Камин весело озарял комнату уютными отблесками пламени, а из кресла навстречу Рамут поднялась матушка, но какая!.. Её стёганка и штаны ещё не высохли, и ей пришлось облачиться в парадный мундир – приталенный красно-чёрный кафтан с двумя рядами пуговиц, укороченный спереди и длинный сзади, тёмно-красные штаны с золотыми кантами в боковых швах и зеркально блестящие сапоги выше колена. Ало-золотые наплечники блестели бахромой, а крахмальный воротничок рубашки был подхвачен белым шёлковым шейным платком, жёстким краем почти упираясь Северге в подбородок. Кафтан сидел великолепно, подчёркивая её подтянутое, сильное тело и безукоризненную воинскую выправку. Вчера вымытые волосы снова были строго убраны в косу и лоснились от укладочного масла. К этому облачению полагалась ещё треугольная шляпа; она висела на гвоздике вместе с плащом, отделанная по краям белым пухом и пёрышками. Мрачные, тёмные доспехи и грубые сапожищи, окованные сталью, предназначались для ратного поля, а в этом щегольском наряде воинам Дамрад предписывалось появляться на смотрах, в присутственных и общественных местах. Тщеславная Владычица не жалела средств на красивую форму для своего войска.

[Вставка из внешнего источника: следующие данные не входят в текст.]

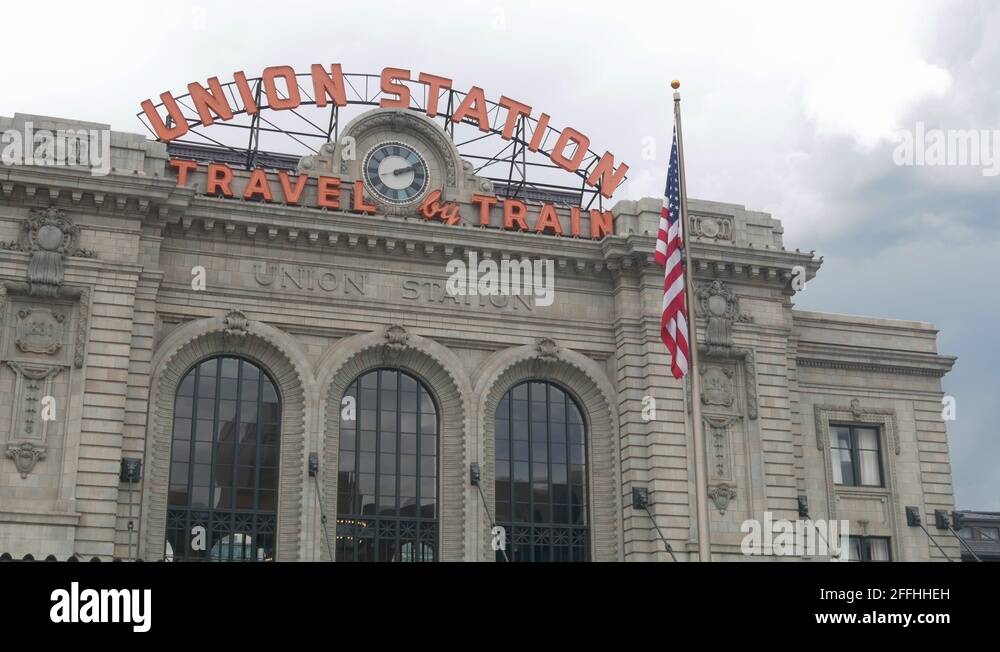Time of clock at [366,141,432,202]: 2:12
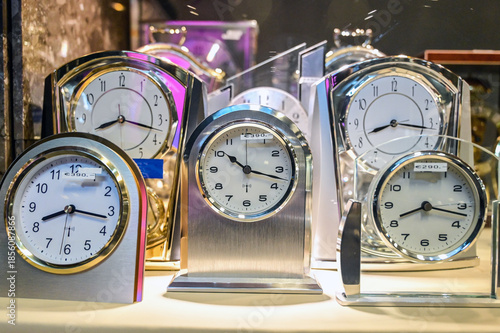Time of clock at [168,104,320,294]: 10:17
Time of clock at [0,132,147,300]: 8:16
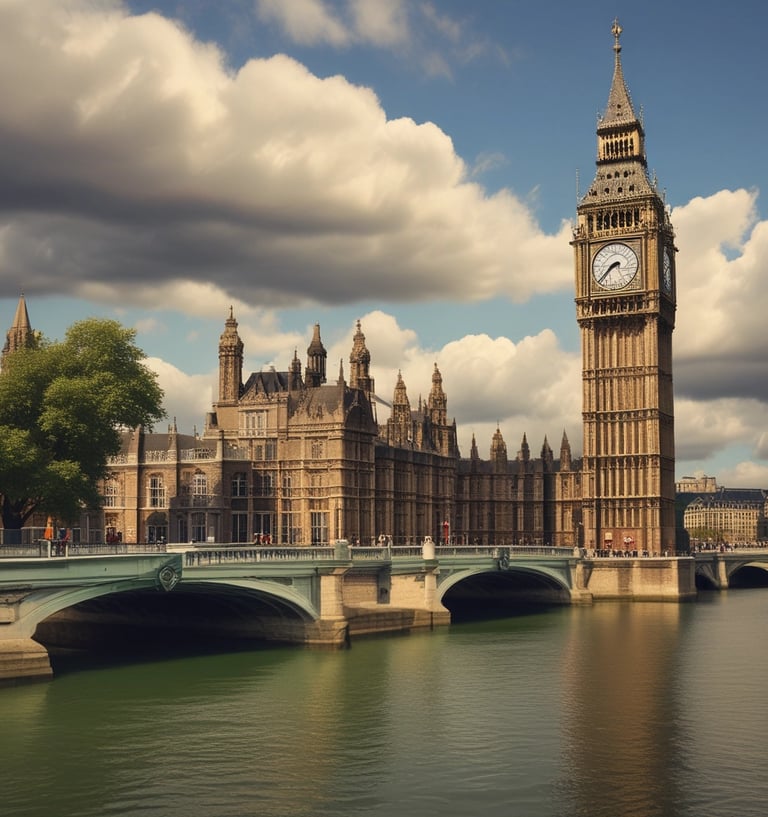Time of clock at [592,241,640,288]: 7:37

От всего этого военного великолепия у Рамут отвисла челюсть, и она в полном ошеломлении не могла вымолвить ни слова. «Матушка, какая ты сегодня... потрясающая!» – требовало сказать сердце, но язык у девочки просто отнялся. Впрочем, и в красивом мундире глаза у Северги оставались прежними – двумя морозными клинками, способными одним взглядом-ударом разделать душу на тонкие пластики. Напоровшись на них, Рамут опять обмерла и потупилась. Плохо слушающимися губами она пролепетала:
– Матушка, доброе утро. Прости, что не поздоровалась.
Ответ был кратким и сдержанным:
– Доброе утро, детка.
На завтрак обычно подавались остатки вчерашнего ужина, но ради гостьи мужья Бенеды расстарались и наготовили свежей снеди.
– Всё с пылу-жару, госпожа, кушай, – потчевал Дуннгар.
Рамут рано утром редко бывала голодна и обходилась обычно половинкой лепёшки с маслом и чашкой горячего, янтарного отвара листьев тэи. Ни один мускул не дрогнул на бесстрастном лице Северги, но рука протянулась, взяла тарелку девочки и положила на неё кусок жареной рыбы и пару отварных земляных клубней.
– Завтрак должен быть основательным, иначе к обеду ноги таскать не будешь. Поверь мне, я кое-что в этом понимаю.
Политые растопленным маслом золотистые клубни испускали соблазнительный парок. Земняки Рамут любила, но только свежие и горячие: остывая, они становились скучными, клейкими и противными. Эти, к счастью, были свежайшими и рассыпчатыми, и девочка их одолела без особого труда, а вот кусок рыбьей плоти не вызывал у неё приятных чувств.
– Рыбу я не ем, матушка, прости, – сказала она, не поднимая глаз от тарелки.
Она боялась, что от взгляда Северги треснет посуда, но ничего такого не произошло. Матушка лишь спросила спокойно:
– И почему же?
– Ну... это для меня то же самое, что есть, к примеру, твою жареную руку, – сказала Рамут.
Она подобрала это «невкусное» сравнение, чтобы доходчиво донести свои чувства, и у неё это получилось как нельзя лучше. Все перестали жевать.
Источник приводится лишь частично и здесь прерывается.